A festa

A imagem era impactante…

Ilustração de Valf.

Valf é ilustrador e escritor

A imagem era impactante. Deitado em uma bandeja acobreada, o gigantesco peru reluzia. O tom marrom da pele perfeitamente tostada, o reflexo da gordura que escorria, a fumaça que saia da peça recém tirada do forno e parecia envolver e aveludar a ave por completo. Ao fundo, um cacho de belíssimas e opacas uvas verdes, ornadas com as folhas de parreira, era um respiro cromático, pensado metodicamente para contraste e ao mesmo tempo harmonia com a paleta de cores do galináceo. Para finalizar, a luz de cena. Dramática, dura, recortava e ressaltava certos elementos e escondia outros, imersos na penumbra. Não havia dúvidas, aquele não era um simples peru. Era sim a mais bela transcrição culinária de uma pintura de Caravaggio. Assim era a imagem impressa na capa de um livro de receitas que ficava na estante lá de casa. Na minha memória da época, sua lembrança só rivalizaria com a edição ilustrada do Decameron e com os desenhos da Trópico Enciclopédia Ilustrada em cores, com os quais dividia a mesma prateleira. Aquela visão, contudo, me perseguiria por vários anos.

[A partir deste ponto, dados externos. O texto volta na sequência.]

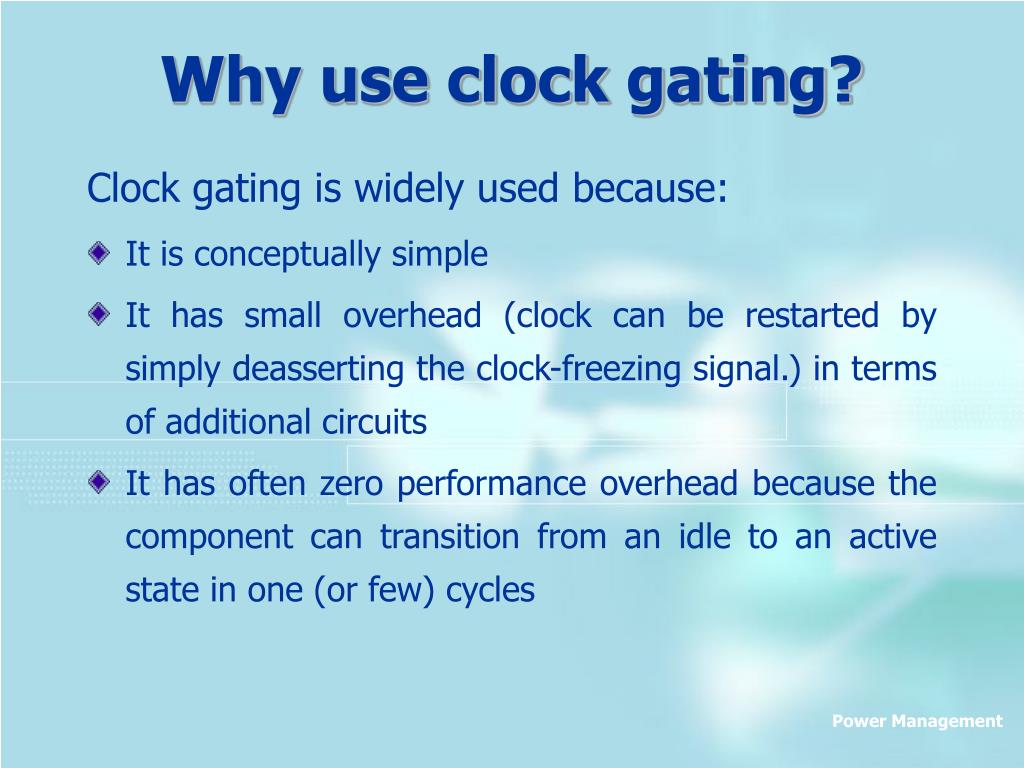 Why use clock gating?

Clock gating is widely used because:

It is conceptually simple

It has small overhead (clock can be restarted by simply deasserting the clock-freezing signal.) in terms of additional circuits

It has often zero performance overhead because the component can transition from an idle to an active state in one (or few) cycles

Power Management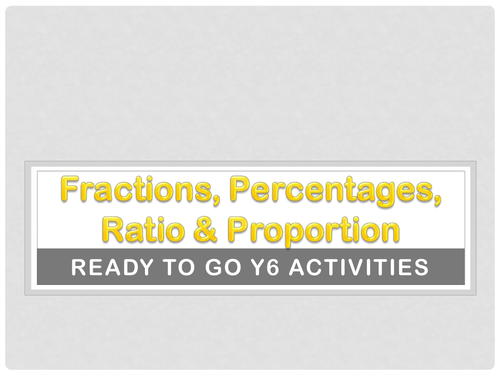 Fractions, Percentages, Ratio & Proportion

READY TO GO Y6 ACTIVITIES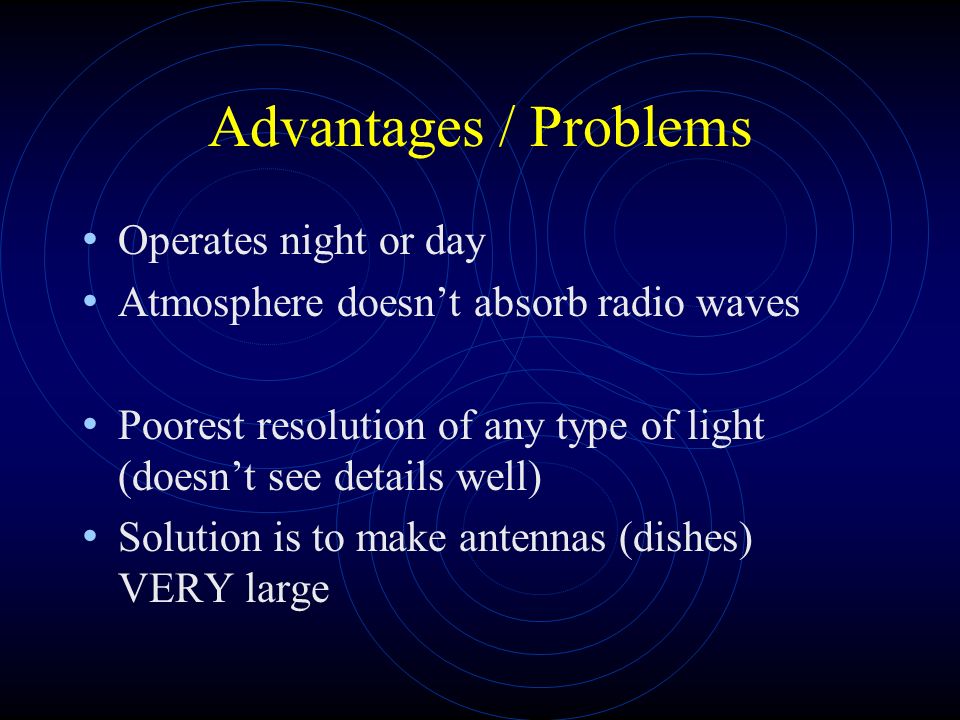 Advantages / Problems

• Operates night or day
• Atmosphere doesn’t absorb radio waves

• Poorest resolution of any type of light (doesn’t see details well)
• Solution is to make antennas (dishes) VERY large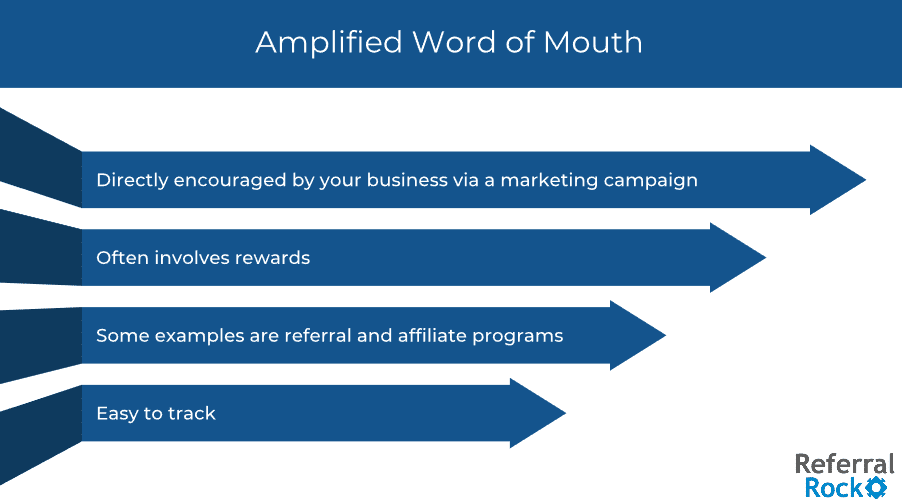 Amplified Word of Mouth

Directly encouraged by your business via a marketing campaign

Often involves rewards

Some examples are referral and affiliate programs

Easy to track

Referral Rock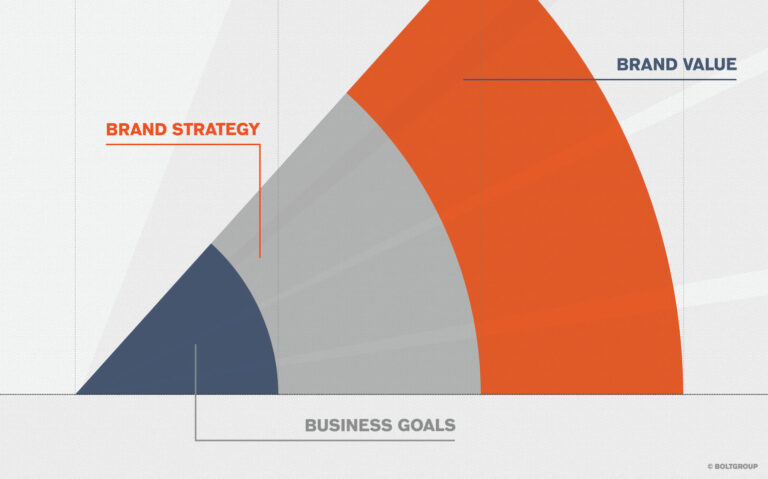 BRAND VALUE

BRAND STRATEGY

BUSINESS GOALS

© BOLTGROUP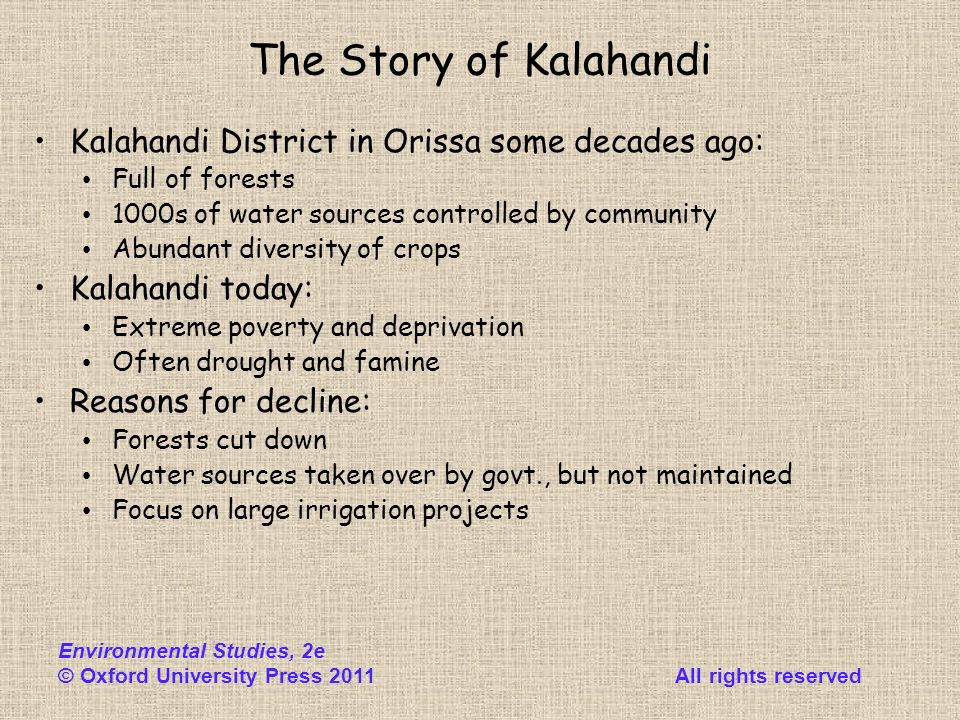 The Story of Kalahandi

• Kalahandi District in Orissa some decades ago:
  • Full of forests
  • 1000s of water sources controlled by community
  • Abundant diversity of crops
• Kalahandi today:
  • Extreme poverty and deprivation
  • Often drought and famine
• Reasons for decline:
  • Forests cut down
  • Water sources taken over by govt., but not maintained
  • Focus on large irrigation projects

Environmental Studies, 2e
© Oxford University Press 2011

All rights reserved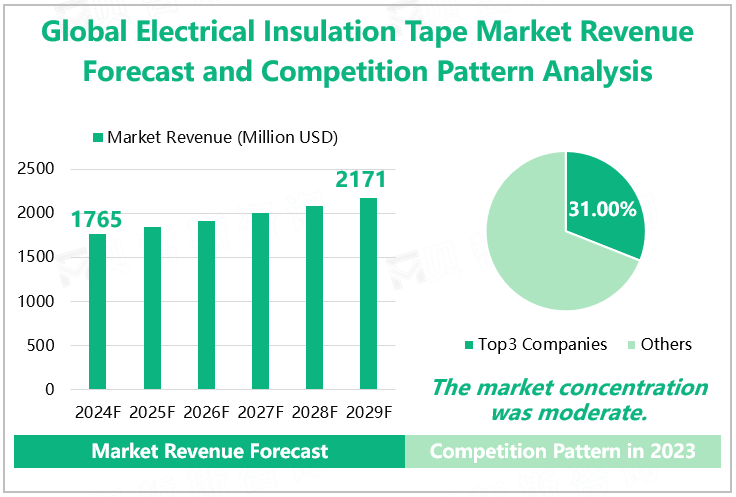 Global Electrical Insulation Tape Market Revenue Forecast and Competition Pattern Analysis

Market Revenue (Million USD)

2500
2000
1500
1000
500
0

1765
2171

2024F 2025F 2026F 2027F 2028F 2029F

31.00%

Top3 Companies Others

The market concentration was moderate.

Market Revenue Forecast

Competition Pattern in 2023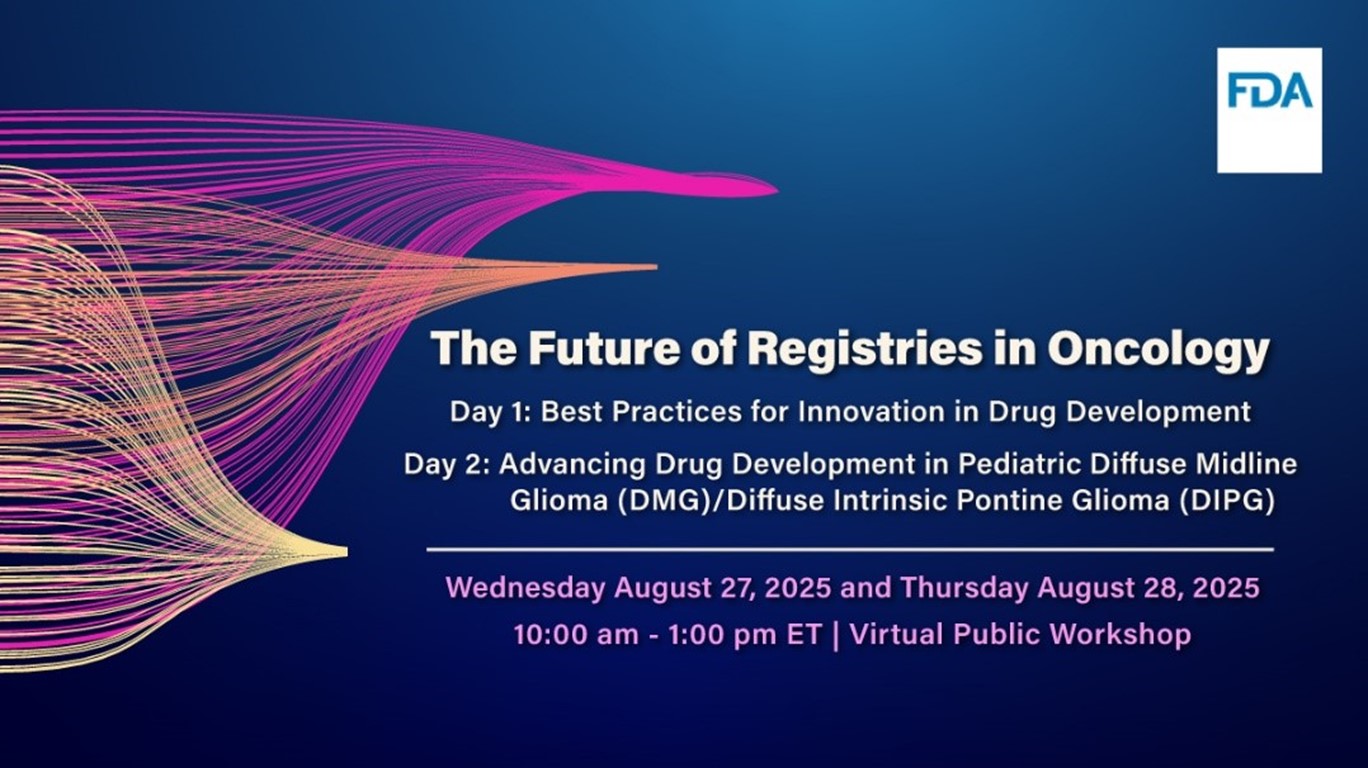 FDA

The Future of Registries in Oncology

Day 1: Best Practices for Innovation in Drug Development

Day 2: Advancing Drug Development in Pediatric Diffuse Midline Glioma (DMG)/Diffuse Intrinsic Pontine Glioma (DIPG)

Wednesday August 27, 2025 and Thursday August 28, 2025

10:00 am - 1:00 pm ET | Virtual Public Workshop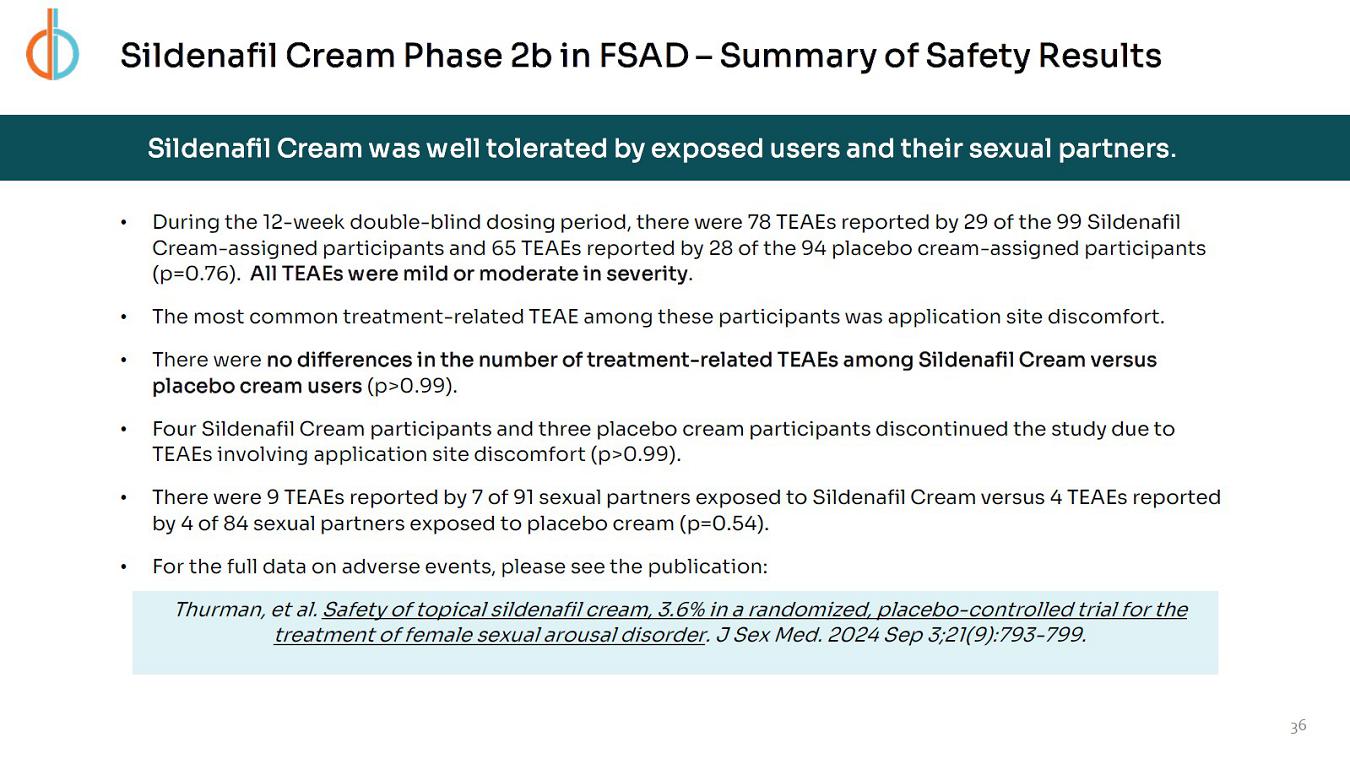 Sildenafil Cream Phase 2b in FSAD – Summary of Safety Results

Sildenafil Cream was well tolerated by exposed users and their sexual partners.

• During the 12-week double-blind dosing period, there were 78 TEAEs reported by 29 of the 99 Sildenafil Cream-assigned participants and 65 TEAEs reported by 28 of the 94 placebo cream-assigned participants (p=0.76). All TEAEs were mild or moderate in severity.

• The most common treatment-related TEAE among these participants was application site discomfort.

• There were no differences in the number of treatment-related TEAEs among Sildenafil Cream versus placebo cream users (p>0.99).

• Four Sildenafil Cream participants and three placebo cream participants discontinued the study due to TEAEs involving application site discomfort (p>0.99).

• There were 9 TEAEs reported by 7 of 91 sexual partners exposed to Sildenafil Cream versus 4 TEAEs reported by 4 of 84 sexual partners exposed to placebo cream (p=0.54).

• For the full data on adverse events, please see the publication:

Thurman, et al. Safety of topical sildenafil cream, 3.6% in a randomized, placebo-controlled trial for the treatment of female sexual arousal disorder. J Sex Med. 2024 Sep 3;21(9):793-799.

36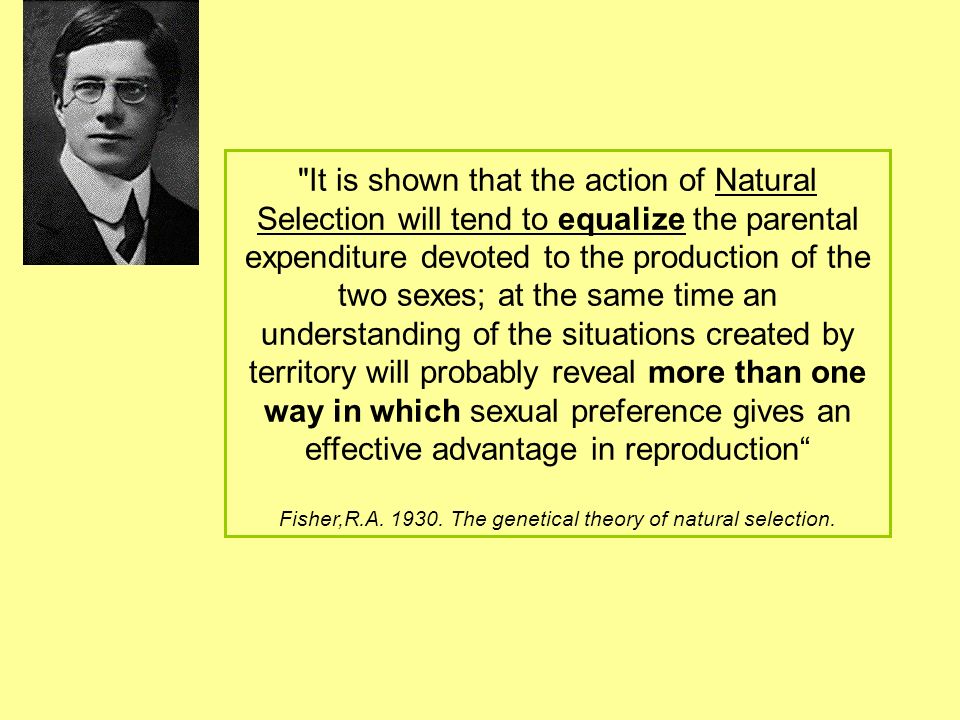 "It is shown that the action of Natural Selection will tend to equalize the parental expenditure devoted to the production of the two sexes; at the same time an understanding of the situations created by territory will probably reveal more than one way in which sexual preference gives an effective advantage in reproduction“

Fisher,R.A. 1930. The genetical theory of natural selection.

Lembro que tempos depois, pela data de meu aniversário, pedi de presente para que minha mãe preparasse o peru para minha festa. Preparasse apenas não. Que reproduzisse exatamente aquela imagem da capa do livro. Dia de escola, não me demorei depois do sinal. Voltei no trote para tomar banho e poder esperar pelos convidados e é claro, pelos presentes. Na cozinha, os preparativos estavam a todo vapor. Minha mãe, com o livro em cima da bancada, conferia com minúcia a capa para não perder nenhum detalhe importante. Como a mesa não era grande, os convidados esperavam com o prato na mão. E então minha mãe entrou na sala de jantar, trazendo a esperada bandeja. Criança, meu campo de visão não permitia ver o resultado por aquele ângulo. Entre os panos de prato que segurava para não se queimar, todavia, pude notar que, estranhamente, a bandeja de cobre na verdade era uma travessa de vidro. Tenho a imagem viva, quase em câmera lenta, de quando minha mãe colocou o peru sobre a mesa. Choque. Não era um peru. Era um frango. Um reles e esquálido frango, meio que embrulhado em um papel alumínio queimado pela gordura escorrida. Na parte de trás, um cacho de uvas paulistas, aquelas vendidas em caixinhas de madeira, que, além de não ter as folhas, ainda carregavam o pecado de serem roxas.

Ilustração de Valf.

Não existem fotos daquela festa. Gostaria muito de ver a minha expressão na época. A decepção de quem observava o espólio da ruína. A carcaça carcomida que jazia em sua mortalha de metal estorricado e a enorme mancha de vinho que tingia a toalha de mesa emprestada por minha avó. Tudo isso salpicado por dezenas de papéis de brigadeiro amassados. Alguns deles cuidadosamente dobrados.

Nunca soube na verdade o que esperava quando fiz aquele pedido para minha mãe. Talvez desejasse uma epifania, uma revelação ou transcendência à primeira mordida. Um arroubo sensorial que nunca chegou. A imagem que tanto havia me capturado enfim era irreal. O tangível, esse sim, na forma implacável daquele fim de festa da qual me arrependo de não ter aproveitado, me havia ensinado algo valioso. Se usar de expectativa, use bem pouco. E de preferência, apenas no seu prato.